In the book “Queen of the World,” Robert Hardman talked about Her Majesty’s trip and revealed where exactly it went wrong.

“This was the Queen’s first overseas trip since the death of Diana, Princess of Wales, who had been something of a local hero in Pakistan after her visit to a children’s hospital there not long before her death. The Queen used her opening state banquet speech to pay tribute to the princess and to thank Pakistan for sharing ‘our grief at Diana’s tragic early death,’” Hardman said.

According to the royal author, the monarch’s words were well-received by the crowds in Pakistan but everything changed after she attended a state banquet. While there, the Queen delivered another speech, where she talked about her hopes for reconciliation over the Kashmir territories.

Her Majesty’s bold stand sparked fury in India and it dragged the Queen and Prince Philip into a lengthy row against Indians.

“When Pakistani news reports announced a fresh breakthrough in the future of Kashmir, the Indian Government was appalled.
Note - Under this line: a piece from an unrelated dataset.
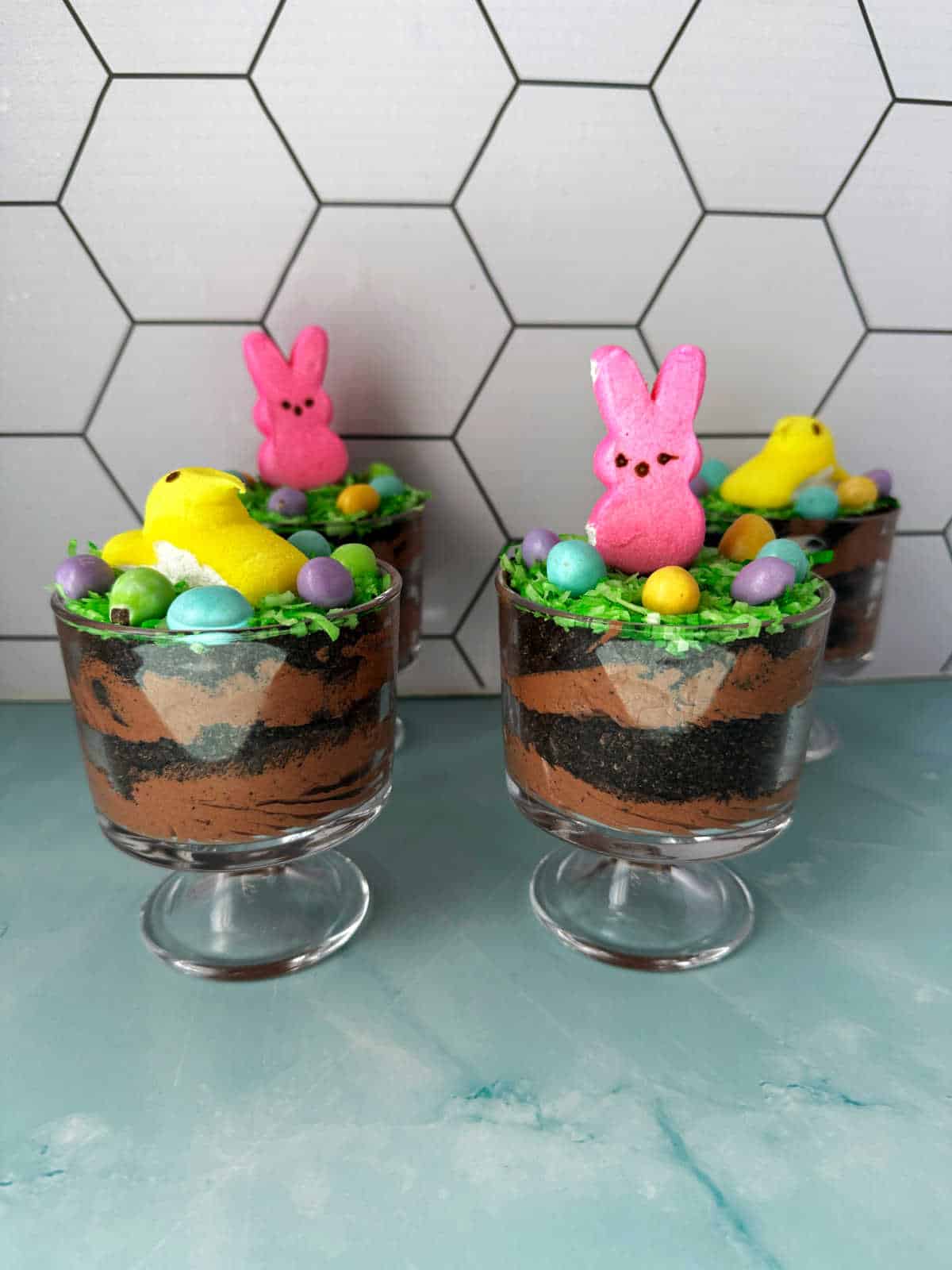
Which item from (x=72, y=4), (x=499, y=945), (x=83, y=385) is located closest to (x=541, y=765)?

It wanted no external interference… The mood worsened when the British High Commissioner in India, Sir David Gore-Booth, was tackled on the subject at a press conference ahead of the Queen’s arrival in Delhi… His dismissive retort that the Indians should ‘stop tilting at windmills’ brought simmering resentment to the boil,” Hardman said.

After the Queen returned to London, a news outlet branded her visit to India and Pakistan as a disaster. Hardman also said that same thing in his book. And during an interview with Express, royal commentator Richard Fitzwilliams also talked about the incident.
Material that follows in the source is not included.